Across preclinical models and in vitro systems, reported effect directions include respiratory‑related support (antitussive/expectorant/anti‑asthmatic correlates), modulation of inflammatory signaling (e.g., TLR4/NF‑κB‑related findings), antioxidant capacity, and topical permeation enhancement in external application contexts. In addition, studies in experimental models relevant to prostate hyperplasia indicate that certain extracts and constituents may influence androgen‑related signaling, tissue growth factor expression, and apoptosis‑related pathways, providing a preclinical rationale for "prostate health support" research. However, these findings are predominantly non‑clinical and should be interpreted as mechanistic and exploratory evidence rather than proof of therapeutic efficacy in humans.
For quality control and standardization, a Q‑Marker strategy that integrates measurable, traceable, and efficacy‑relevant constituents is recommended. In practice, aligning with pharmacopeial conventions while adopting a marker "cluster" approach (e.g., a primary assay marker such as sinapine thiocyanate supplemented by glucosinolate and volatile/stability markers) can better reflect the herb's multi‑component nature, improve batch consistency, and support formulation and process optimization (including processing‑dependent chemical transformations).

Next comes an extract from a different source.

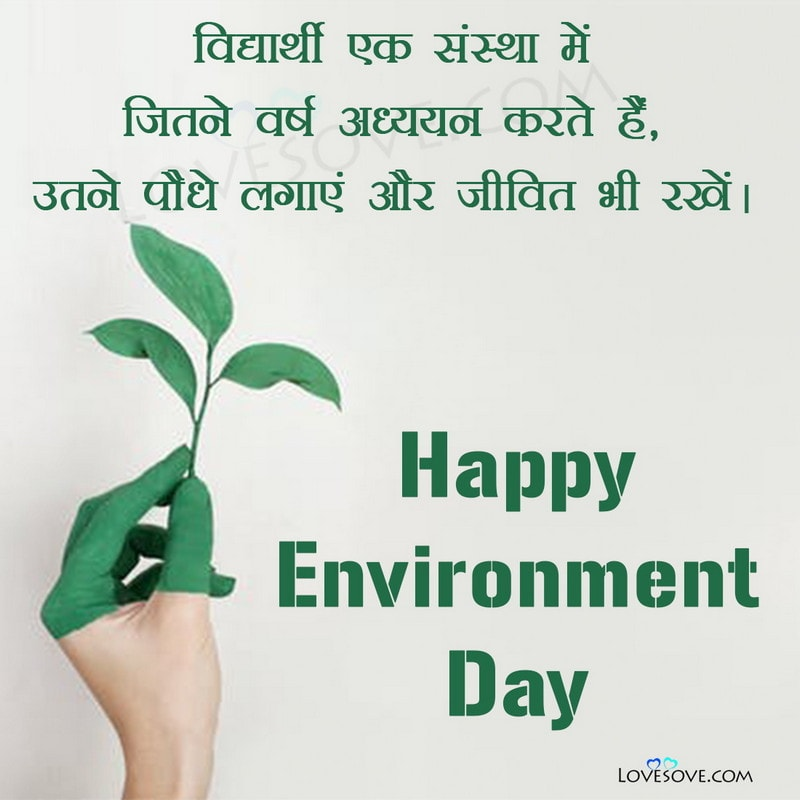 world environment day greeting cards, world environment day quotes in english, world environment day pictures, world environment day facts, world environment day quotes, quotes on world environment day, quotes for world environment day, best quotes for world environment day, quotes about world environment day, world environment day quotes in hindi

Overall, Sinapis Semen shows meaningful potential as a botanical ingredient for structure/function product concepts such as respiratory comfort, maintenance of a healthy inflammatory response, antioxidant support, and prostate‑health support-provided that future work strengthens the evidence base through robust analytical standardization, safety evaluation (especially for topical irritation and volatile‑component sensitivity), and well‑designed human studies that appropriately match the intended use scenario and dosage form.